Juan B. era un buen hombre. No había casi nadie que conociéndolo, lo hubiera negado.
Pero veamos cuan bueno era. Desde muy joven, estudioso y emprendedor, se recibió de Ingeniero mecánico, especializándose en motores marinos. Apenas recibido ingresó en una empresa privada muy importante, desempeñándose con eficacia y responsabilidad, granjeándose el afecto y la confianza de sus superiores.
Llegó a ser jefe de la misma, y tenía bajo su autoridad a un numeroso personal calificado en una labor de alta complejidad.
Casado, padre de tres hijos, se podría decir que Juan era un hombre de familia ejemplar.
Pero no es así. Juan por su intensa actividad, era requerido en todo el mundo. Viajaba mucho, y por ello se ausentaba con frecuencia. Sus hijos crecieron, y se acostumbraron a verlo sólo algunos fines de semanas, y en las fiestas y acontecimientos familiares. Pero ello no le impidió brindarse plenamente como padre, especialmente en épocas de vacaciones escolares, o cuando se lo requerían. Sus hijos lo adoraban. Es fundamental aclarar que la crianza de los mismos, y todas las obligaciones domésticas recayeron en una sola persona: Su amada esposa. Mujer muy capaz y preparada para hacer frente a la vida y sus obligaciones.
Juan entregado a su trabajo, era muy obsesivo y exigía de su personal la perfección absoluta. De genio colérico, no soportaba la mediocridad, y no había un día que en reuniones de trabajo, sus subalternos salieran de las mismas contentos y conformes. Juan siempre encontraba un motivo o un hecho no resuelto de acuerdo a su criterio, y el culpable pasaba las de Caín, ajusticiado, condenado y castigado en presencia de todos, por la dura lengua de Juan. Algunos lo odiaban por ello. Pero a Juan no le importaba.
Tenía una empresa a su cargo, y debía llevarla adelante.
Pasaron los años, Juan envejeció y se jubiló del trabajo. Con su mujer se mudaron a otra ciudad para estar cerca de los hijos y nietos.
Juan tuvo problemas para adaptarse a la nueva realidad. De un hombre muy atareado, de pronto se convirtió en otro a quien le sobraba el tiempo, sin apuros y sin urgencias era una etapa inusitada para él.
Tenía que compartir un día completo de 24 hs. con su mujer. Y eran muchos días!. No obstante el profundo cariño que le profesaba a su esposa, Juan comenzó a quejarse de banalidades: que la comida no estaba a su gusto, que la heladera se descompuso por el mal uso, que las compras y los gastos eran excesivos, etc, etc. Nada le caía bien, y se desquitaba con su querida mujer. La culpaba de todo, desde lo más importante hasta la menor nimiedad. De su boca fluían palabras hirientes, ofensivas y de altas tonalidades.
Al principio su esposa lo escuchaba, y el silencio era su única respuesta. Otras lloraba y se refugiaba en la habitación. Las escenas se repitieron con el tiempo.

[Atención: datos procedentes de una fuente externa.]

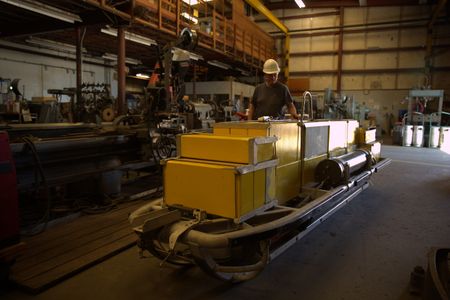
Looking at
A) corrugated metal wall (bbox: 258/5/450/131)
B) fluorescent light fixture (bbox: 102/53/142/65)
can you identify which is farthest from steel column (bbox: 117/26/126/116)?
corrugated metal wall (bbox: 258/5/450/131)

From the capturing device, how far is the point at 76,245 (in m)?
3.05

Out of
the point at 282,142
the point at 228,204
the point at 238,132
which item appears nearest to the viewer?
the point at 228,204

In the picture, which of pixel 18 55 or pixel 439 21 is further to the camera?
pixel 439 21

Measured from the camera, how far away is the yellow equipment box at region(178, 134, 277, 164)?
7.73ft

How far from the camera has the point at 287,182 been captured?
3162 millimetres

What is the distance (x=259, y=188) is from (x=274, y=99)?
2.13 m

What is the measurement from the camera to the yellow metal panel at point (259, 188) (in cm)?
245

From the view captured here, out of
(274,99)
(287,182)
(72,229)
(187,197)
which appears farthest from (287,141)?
(72,229)

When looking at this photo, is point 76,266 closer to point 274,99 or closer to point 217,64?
point 274,99

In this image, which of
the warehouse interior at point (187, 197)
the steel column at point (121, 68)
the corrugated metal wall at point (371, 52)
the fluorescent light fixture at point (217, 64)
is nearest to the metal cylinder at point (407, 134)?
the warehouse interior at point (187, 197)

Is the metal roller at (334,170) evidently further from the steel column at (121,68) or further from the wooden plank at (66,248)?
the steel column at (121,68)

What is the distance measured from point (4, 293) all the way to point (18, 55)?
9611mm

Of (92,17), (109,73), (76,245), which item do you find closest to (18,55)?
(109,73)

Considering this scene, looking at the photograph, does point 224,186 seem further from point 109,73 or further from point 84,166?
point 109,73
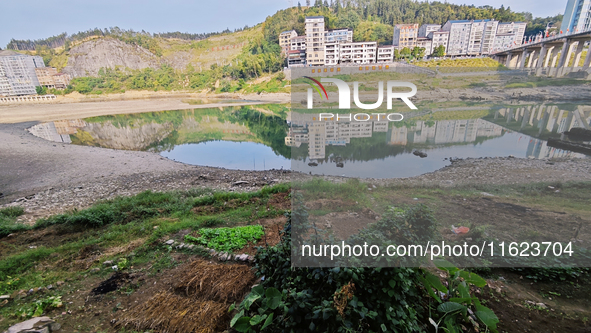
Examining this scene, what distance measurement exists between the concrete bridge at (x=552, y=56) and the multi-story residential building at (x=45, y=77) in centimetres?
10647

La última y desagradable escena ocurrió la noche anterior, cuando su esposa navegando en la computadora le hizo un comentario, y le contestó agriamente y con furia, aparentemente sin motivo.

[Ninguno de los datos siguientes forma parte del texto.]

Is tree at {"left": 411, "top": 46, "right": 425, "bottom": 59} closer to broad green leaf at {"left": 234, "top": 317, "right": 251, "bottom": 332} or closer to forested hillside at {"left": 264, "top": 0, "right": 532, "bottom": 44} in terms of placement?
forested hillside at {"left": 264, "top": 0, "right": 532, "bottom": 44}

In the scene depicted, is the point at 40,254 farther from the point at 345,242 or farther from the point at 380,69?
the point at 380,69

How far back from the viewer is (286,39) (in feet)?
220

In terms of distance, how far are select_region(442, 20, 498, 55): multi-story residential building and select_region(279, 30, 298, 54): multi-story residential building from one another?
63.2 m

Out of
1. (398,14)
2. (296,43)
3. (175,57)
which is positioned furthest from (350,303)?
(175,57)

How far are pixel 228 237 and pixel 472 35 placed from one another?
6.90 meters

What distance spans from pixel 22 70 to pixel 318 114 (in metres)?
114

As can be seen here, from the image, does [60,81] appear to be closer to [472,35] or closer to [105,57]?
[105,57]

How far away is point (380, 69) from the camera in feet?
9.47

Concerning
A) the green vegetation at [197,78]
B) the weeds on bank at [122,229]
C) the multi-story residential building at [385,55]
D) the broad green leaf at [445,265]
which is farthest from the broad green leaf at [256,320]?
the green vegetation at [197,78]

Su esposa hizo una crisis de llanto y le suplicó que por favor dejara de atacarla, que ella no era su enemiga, y le amenazó con dejarlo solo por el resto de su vida, si no cesaba de ofenderla con las duras palabras que como dardos venenosos o puñales, se clavaban en su sufrido corazón.
Recién en ese momento, Juan reaccionó y se dio cuenta del inmenso daño, quizás irreparable, que le había ocasionado a su Amada.

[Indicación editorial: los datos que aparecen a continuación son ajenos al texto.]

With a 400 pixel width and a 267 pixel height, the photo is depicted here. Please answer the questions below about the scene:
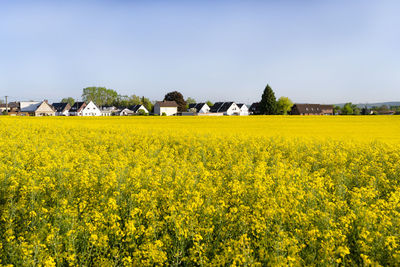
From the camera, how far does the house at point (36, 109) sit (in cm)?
10981

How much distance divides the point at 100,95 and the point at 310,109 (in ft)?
351

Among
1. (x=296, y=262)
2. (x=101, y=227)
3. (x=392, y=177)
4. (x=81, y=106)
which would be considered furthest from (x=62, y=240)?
(x=81, y=106)

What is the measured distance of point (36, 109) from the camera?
11062 cm

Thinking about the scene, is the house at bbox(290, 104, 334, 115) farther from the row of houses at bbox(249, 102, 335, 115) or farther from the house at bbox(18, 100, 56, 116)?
the house at bbox(18, 100, 56, 116)

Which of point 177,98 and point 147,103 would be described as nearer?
point 177,98

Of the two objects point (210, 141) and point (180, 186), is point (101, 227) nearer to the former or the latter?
point (180, 186)

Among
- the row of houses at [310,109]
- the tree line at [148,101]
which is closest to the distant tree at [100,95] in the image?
the tree line at [148,101]

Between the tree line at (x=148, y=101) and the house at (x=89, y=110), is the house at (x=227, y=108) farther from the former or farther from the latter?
the house at (x=89, y=110)

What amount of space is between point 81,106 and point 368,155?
118 meters

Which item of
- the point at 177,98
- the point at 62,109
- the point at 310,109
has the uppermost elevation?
the point at 177,98

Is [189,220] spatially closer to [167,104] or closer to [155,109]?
[167,104]

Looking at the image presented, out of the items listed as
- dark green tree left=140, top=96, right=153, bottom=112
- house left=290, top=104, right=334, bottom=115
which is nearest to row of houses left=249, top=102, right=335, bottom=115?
house left=290, top=104, right=334, bottom=115

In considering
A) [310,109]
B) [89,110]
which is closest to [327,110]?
[310,109]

Se arrodilló ante ella, y tomándole la mano le prometió que nunca más la mortificaría con su lengua, retirándose de inmediato.
Juan bajó al garaje, tomó la tenaza que colgaba de la pared, abrió la boca asiendo la lengua con la pinza, y sin titubear la cerró con fuerza hasta el final.
Cuando lo encontraron yacía desmayado en el piso, un coágulo de sangre se le había formado alrededor de la boca, y a su lado, la lengua desgarrada de Juan ya no podía herir más a nadie.